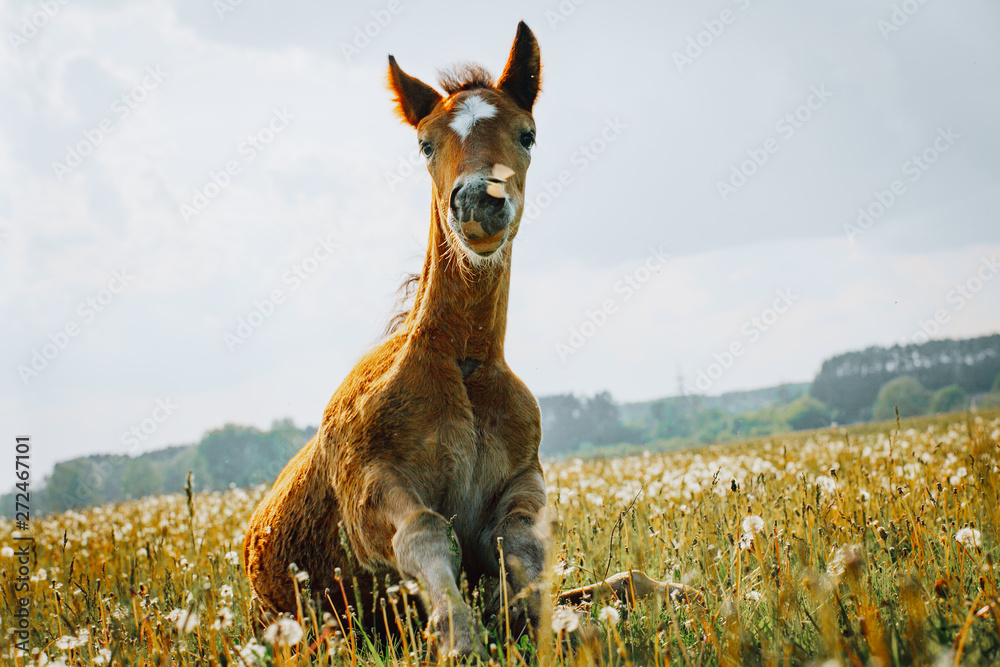 Fototapety, obrazy: Little foal having a rest in the green grass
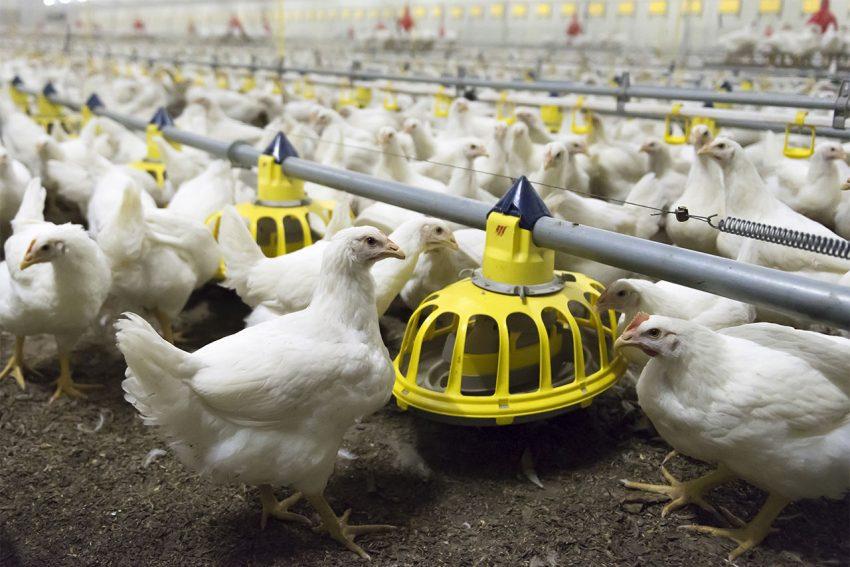Extra controles op dierenwelzijn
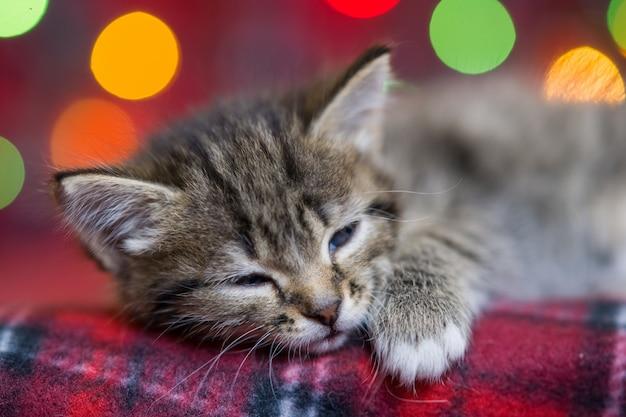 Leuk pluizig grijs katje met donkere strepen die op een rode plaid van multicolored kerstmislichten slapen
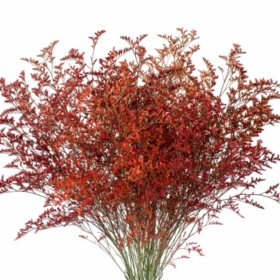 Limonium, Tinted Orange (15 bunches)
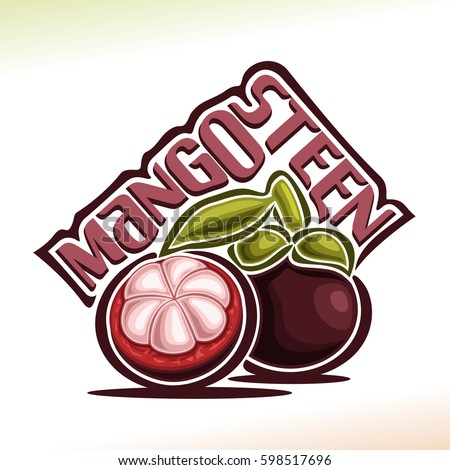 Vector logo Mangosteen Fruit: still life of 2 whole and cut mangosteen with green leaf, fresh purple exotic fruit, abstract cartoon icon garcinia mangostana with title text for label isolated on white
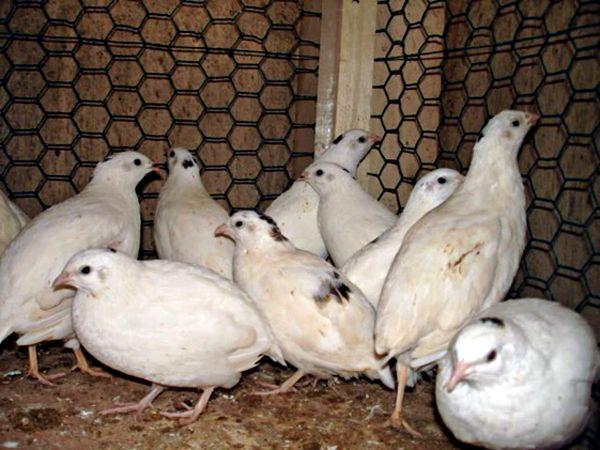 Jajka przepiórcze lęgowe Texas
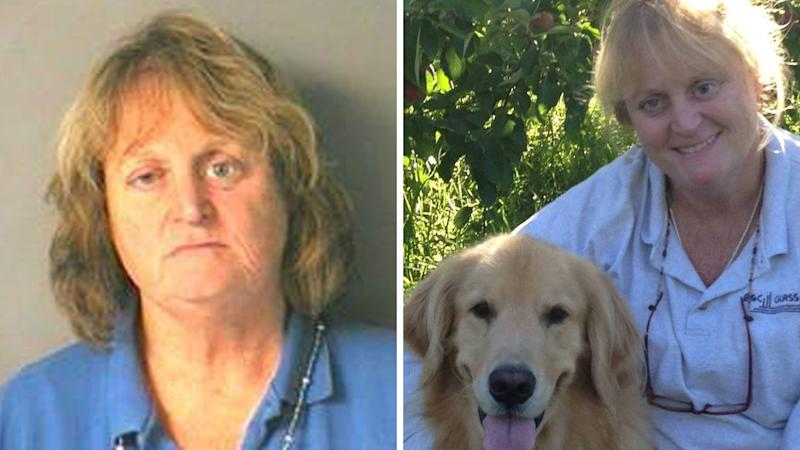 Woman 'watches her elderly golden retriever drown after shoving him in lake'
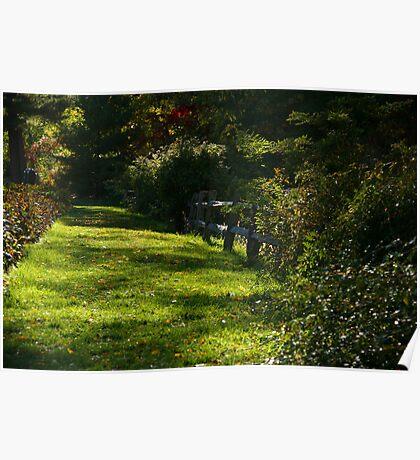 Nichols Arboretum Fence Poster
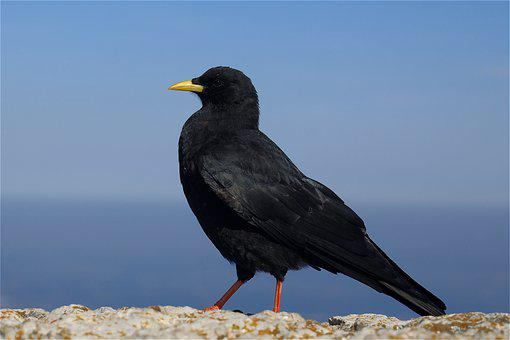 Crow, Bird, Sitting, Animal, Feathers, Plumage, Beak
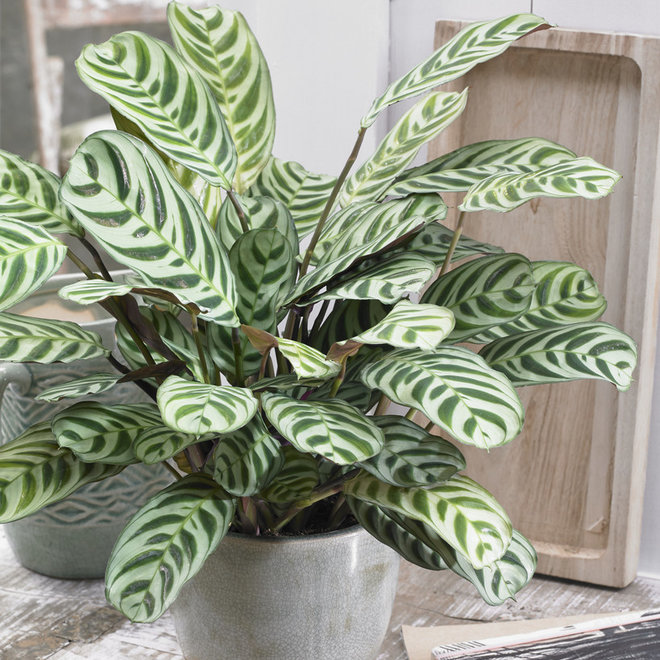 Green Bubble Ctenanthe Burle Marxii - 40cm
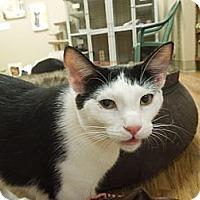 Adopt A Pet :: Berni - Medina, OH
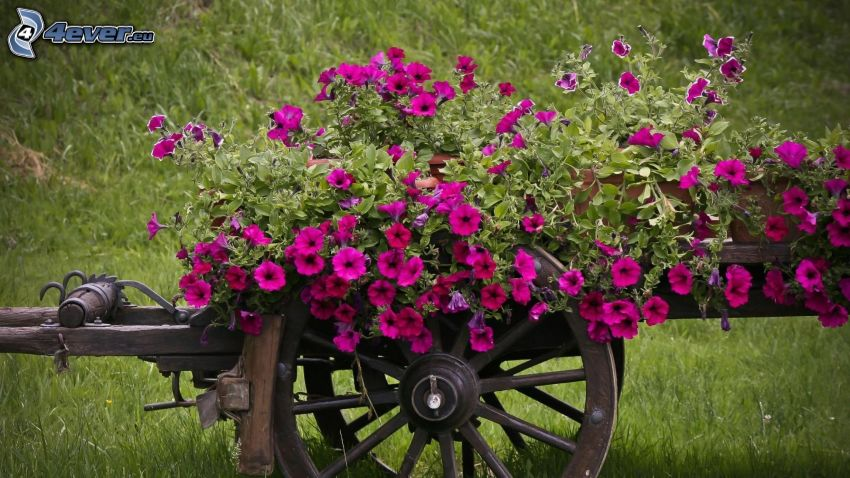 petunia, purple flowers, carriage
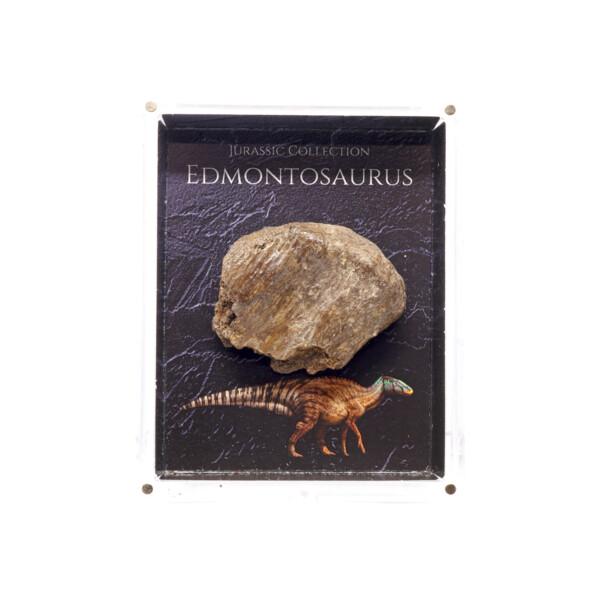 Closeup photo of Jurassic Collection - Edmontonsaurus Dinosaur Fossil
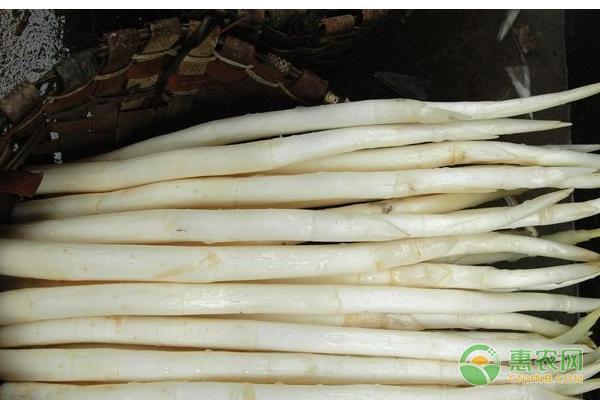 象牙菜多少钱一斤?市场前景如何?(附栽培技术)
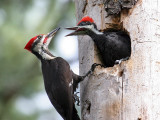 IMG_0624 Pileated Woodpeckers.jpg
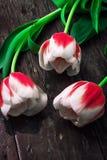 3 белых красных тюльпана Стоковые Изображения RF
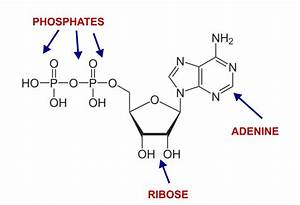 Ribose Creates Atp   Energy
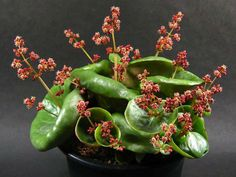 12 Weird Succulents that will BLOW your MIND - Good Plant Stuff Crassula Succulent, Echeveria, Succulent Plants, Cacti, Weird Plants, Cool Plants, Unusual Plants, Rare Succulents, Planting Succulents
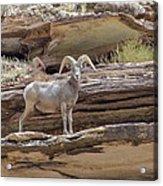 Grand Canyon Big Horn Sheep Acrylic Print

→ EXERCISE DESCRIPTION
Exactly the lines from the one holding "Jajka przepiórcze lęgowe Texas" to the last line of the records above should be duplicated, with no pictures among them.

→ WRITTEN REPLY
 Jajka przepiórcze lęgowe Texas
 Woman 'watches her elderly golden retriever drown after shoving him in lake'
 Nichols Arboretum Fence Poster
 Crow, Bird, Sitting, Animal, Feathers, Plumage, Beak
 Green Bubble Ctenanthe Burle Marxii - 40cm
 Adopt A Pet :: Berni - Medina, OH
 petunia, purple flowers, carriage
 Closeup photo of Jurassic Collection - Edmontonsaurus Dinosaur Fossil
 象牙菜多少钱一斤?市场前景如何?(附栽培技术)
 IMG_0624 Pileated Woodpeckers.jpg
 3 белых красных тюльпана Стоковые Изображения RF
 Ribose Creates Atp   Energy
 12 Weird Succulents that will BLOW your MIND - Good Plant Stuff Crassula Succulent, Echeveria, Succulent Plants, Cacti, Weird Plants, Cool Plants, Unusual Plants, Rare Succulents, Planting Succulents
 Grand Canyon Big Horn Sheep Acrylic Print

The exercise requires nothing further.